Introduction
p. 13-18
Texte intégral
1Les études rhétoriques, littéraires et linguistiques ont souligné depuis plusieurs années l’importance que revêtent l’usage et la gestion des émotions dans le discours, rappelant la pérennité d’un concept élaboré depuis l’Antiquité grecque : le pathos1. Défini par Aristote comme un langage-action, le pathos est conçu comme l’une des techniques d’argumentation destinées à produire la persuasion, cela en émouvant les récepteurs2. Les critiques de la raison pratique n’ont cessé de dénoncer la dimension manipulatrice inhérente à l’argumentation par le pathos, constatant son écart fondamental avec le raisonnement formel centré sur la quête de la vérité objective. Or interrogeant ce type d’argumentation dans les effets concrets des discours artistique, politique ou journalistique, l’analyse du pathos permet de reconnaître la problématique essentielle de la culture sociale, celle qui consiste à favoriser ou, au contraire, à nier la logique singulière d’une identité et d’une différence. La réflexion méthodologique paraît urgente, compte tenu de la montée en puissance des nouveaux discours identitaires, communautaristes, négationnistes et racistes. Empruntant aux passions communes, ces discours persuasifs cherchent à réduire la pluralité des valeurs culturelles nécessaires à la vie en société.

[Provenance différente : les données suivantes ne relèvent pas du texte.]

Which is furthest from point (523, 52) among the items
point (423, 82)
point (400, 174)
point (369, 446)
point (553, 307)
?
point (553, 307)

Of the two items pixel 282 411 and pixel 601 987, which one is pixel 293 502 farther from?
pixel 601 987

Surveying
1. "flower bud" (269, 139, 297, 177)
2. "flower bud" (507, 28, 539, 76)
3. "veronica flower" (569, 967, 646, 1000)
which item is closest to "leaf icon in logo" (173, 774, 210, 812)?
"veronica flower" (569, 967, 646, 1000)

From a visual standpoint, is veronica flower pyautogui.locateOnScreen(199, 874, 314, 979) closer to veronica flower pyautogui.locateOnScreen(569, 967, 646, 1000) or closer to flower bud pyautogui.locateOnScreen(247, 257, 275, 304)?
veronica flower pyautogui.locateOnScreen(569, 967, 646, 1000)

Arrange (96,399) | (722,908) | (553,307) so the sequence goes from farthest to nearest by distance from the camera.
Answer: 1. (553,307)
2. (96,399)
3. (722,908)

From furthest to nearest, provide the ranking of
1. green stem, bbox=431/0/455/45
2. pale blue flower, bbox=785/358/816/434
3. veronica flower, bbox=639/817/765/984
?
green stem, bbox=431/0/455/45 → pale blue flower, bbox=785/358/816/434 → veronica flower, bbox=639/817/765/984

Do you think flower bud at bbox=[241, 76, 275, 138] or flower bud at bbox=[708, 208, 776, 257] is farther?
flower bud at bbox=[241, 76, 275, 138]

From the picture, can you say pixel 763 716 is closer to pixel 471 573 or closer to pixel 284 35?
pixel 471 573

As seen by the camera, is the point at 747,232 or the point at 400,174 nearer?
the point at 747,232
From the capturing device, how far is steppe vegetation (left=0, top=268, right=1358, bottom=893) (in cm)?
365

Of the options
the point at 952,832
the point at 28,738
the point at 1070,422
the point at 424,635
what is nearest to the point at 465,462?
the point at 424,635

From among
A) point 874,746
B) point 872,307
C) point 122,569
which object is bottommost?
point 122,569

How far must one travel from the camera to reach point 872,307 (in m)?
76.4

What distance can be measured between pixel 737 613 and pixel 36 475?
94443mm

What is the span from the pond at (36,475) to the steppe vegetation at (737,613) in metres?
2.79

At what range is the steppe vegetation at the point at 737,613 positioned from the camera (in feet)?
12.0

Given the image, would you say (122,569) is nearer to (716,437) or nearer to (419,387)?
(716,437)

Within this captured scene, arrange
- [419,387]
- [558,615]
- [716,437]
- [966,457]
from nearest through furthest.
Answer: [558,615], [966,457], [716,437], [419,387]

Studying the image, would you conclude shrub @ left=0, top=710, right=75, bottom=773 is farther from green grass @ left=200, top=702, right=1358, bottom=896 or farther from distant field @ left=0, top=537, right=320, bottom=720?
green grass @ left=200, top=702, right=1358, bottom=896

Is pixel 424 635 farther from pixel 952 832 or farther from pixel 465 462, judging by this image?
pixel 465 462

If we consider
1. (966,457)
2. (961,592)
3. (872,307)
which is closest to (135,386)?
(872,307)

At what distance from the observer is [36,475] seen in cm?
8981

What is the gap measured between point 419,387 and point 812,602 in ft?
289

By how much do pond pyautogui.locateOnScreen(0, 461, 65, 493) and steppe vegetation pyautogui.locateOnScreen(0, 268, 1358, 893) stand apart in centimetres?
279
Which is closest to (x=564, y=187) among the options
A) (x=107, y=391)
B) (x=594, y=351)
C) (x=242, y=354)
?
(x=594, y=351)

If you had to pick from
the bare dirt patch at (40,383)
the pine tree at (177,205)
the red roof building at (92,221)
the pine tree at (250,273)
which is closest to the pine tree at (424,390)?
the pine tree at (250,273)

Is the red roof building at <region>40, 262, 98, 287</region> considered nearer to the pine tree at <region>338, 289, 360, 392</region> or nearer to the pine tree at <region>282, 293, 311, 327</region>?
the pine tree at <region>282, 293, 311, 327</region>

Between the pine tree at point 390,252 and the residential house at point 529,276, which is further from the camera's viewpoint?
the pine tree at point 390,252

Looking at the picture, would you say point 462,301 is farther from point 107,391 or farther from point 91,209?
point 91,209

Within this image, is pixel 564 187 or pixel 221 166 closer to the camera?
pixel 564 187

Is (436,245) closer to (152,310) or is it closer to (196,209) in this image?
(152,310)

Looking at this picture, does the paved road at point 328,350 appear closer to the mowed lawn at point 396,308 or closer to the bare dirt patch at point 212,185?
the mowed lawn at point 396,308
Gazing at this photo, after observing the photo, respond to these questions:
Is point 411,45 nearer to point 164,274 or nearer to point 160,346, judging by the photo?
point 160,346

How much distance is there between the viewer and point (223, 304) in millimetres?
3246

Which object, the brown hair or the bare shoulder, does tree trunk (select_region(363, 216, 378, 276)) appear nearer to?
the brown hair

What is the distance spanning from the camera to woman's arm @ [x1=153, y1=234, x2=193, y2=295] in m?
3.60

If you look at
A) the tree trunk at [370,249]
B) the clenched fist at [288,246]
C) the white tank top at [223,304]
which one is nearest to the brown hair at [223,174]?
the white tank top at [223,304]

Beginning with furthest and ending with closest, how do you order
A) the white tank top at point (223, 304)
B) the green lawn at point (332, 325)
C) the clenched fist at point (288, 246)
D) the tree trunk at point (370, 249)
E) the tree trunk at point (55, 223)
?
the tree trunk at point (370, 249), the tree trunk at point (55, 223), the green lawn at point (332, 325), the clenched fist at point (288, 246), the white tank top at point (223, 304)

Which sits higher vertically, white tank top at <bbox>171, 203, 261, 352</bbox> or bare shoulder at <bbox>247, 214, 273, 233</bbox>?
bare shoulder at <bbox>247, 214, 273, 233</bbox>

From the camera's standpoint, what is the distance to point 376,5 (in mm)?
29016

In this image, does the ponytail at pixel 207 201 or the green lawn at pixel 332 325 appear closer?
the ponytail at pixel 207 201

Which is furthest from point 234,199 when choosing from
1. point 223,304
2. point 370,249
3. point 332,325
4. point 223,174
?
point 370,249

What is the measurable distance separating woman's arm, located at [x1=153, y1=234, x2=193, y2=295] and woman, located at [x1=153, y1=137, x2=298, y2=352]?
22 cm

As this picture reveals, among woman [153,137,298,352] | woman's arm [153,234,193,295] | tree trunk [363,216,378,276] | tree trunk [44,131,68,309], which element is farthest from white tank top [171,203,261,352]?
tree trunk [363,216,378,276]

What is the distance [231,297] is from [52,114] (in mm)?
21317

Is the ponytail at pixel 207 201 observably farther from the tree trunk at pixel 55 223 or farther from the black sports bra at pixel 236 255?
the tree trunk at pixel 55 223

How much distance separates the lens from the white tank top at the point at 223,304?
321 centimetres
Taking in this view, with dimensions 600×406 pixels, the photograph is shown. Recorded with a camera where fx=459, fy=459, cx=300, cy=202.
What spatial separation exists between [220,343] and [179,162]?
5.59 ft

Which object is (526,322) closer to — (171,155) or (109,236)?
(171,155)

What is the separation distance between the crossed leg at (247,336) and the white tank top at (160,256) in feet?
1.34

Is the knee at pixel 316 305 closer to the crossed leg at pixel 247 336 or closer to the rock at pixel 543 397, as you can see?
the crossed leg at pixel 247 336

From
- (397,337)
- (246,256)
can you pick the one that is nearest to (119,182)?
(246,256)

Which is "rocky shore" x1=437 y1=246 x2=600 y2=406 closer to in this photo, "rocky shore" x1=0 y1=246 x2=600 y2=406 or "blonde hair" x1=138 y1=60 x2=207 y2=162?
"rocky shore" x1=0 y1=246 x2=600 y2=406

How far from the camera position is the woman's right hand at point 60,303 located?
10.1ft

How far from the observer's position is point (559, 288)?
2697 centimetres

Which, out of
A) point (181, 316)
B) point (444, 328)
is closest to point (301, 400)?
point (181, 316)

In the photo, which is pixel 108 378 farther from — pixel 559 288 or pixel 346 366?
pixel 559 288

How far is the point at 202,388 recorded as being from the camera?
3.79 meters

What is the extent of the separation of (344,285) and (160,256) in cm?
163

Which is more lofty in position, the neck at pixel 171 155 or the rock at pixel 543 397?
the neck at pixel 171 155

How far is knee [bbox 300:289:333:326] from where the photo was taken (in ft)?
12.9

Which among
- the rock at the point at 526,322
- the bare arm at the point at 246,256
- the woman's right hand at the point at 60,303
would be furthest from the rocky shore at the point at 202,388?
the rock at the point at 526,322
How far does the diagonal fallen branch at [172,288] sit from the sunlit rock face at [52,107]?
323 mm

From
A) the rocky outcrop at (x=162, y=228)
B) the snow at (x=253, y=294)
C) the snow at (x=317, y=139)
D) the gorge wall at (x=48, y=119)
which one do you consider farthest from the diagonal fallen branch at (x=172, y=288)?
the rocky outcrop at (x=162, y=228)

2Cet ouvrage collectif, dressant l’état des lieux de la recherche, tente de mesurer cette problématique éthique et esthétique pour nos sociétés contemporaines. Réparti en quatre parties, il propose d’abord une analyse des modèles théoriques pour présenter les enjeux du pathos dans le cadre de la pensée occidentale. La deuxième partie centrée sur le fonctionnement argumentatif du pathos cherche à définir les genres de discours dans lesquels s’articulent les émotions de façon exemplaire. Par ailleurs, plusieurs travaux sont consacrés à la critique des textes pour élaborer une typologie des figures du discours pathétique. Enfin, la dernière partie, sollicitant des concepts de la sémantique interprétative, des nouvelles technologies de communication ou encore de la sémiologie de l’image élabore plus globalement une herméneutique du pathos en action3.
La pensée pathétique
3Si les théoriciens anciens et modernes lui ont concédé une place importante dans les discours de persuasion, le pathos revêt souvent un rôle secondaire par rapport aux arguments quasi logiques, ces derniers bénéficiant du prestige accordé au raisonnement incontesté auquel ils ressemblent. Cependant, l’Histoire récente a démontré que nos sociétés contemporaines ne sont pas à l’abri de dérives « passionnelles ». L’expérience des camps de concentration, pour ne citer que cet exemple extrême, a montré la nécessité de renouveler la rhétorique conçue comme un outil de règlement pacifique et rationnel des conflits, sans toutefois résoudre la question de la gestion des émotions dans le discours. Ainsi, la première partie de cet ouvrage cherche à montrer comment la pensée pathétique a proposé au cours de l’Histoire des modèles divergents.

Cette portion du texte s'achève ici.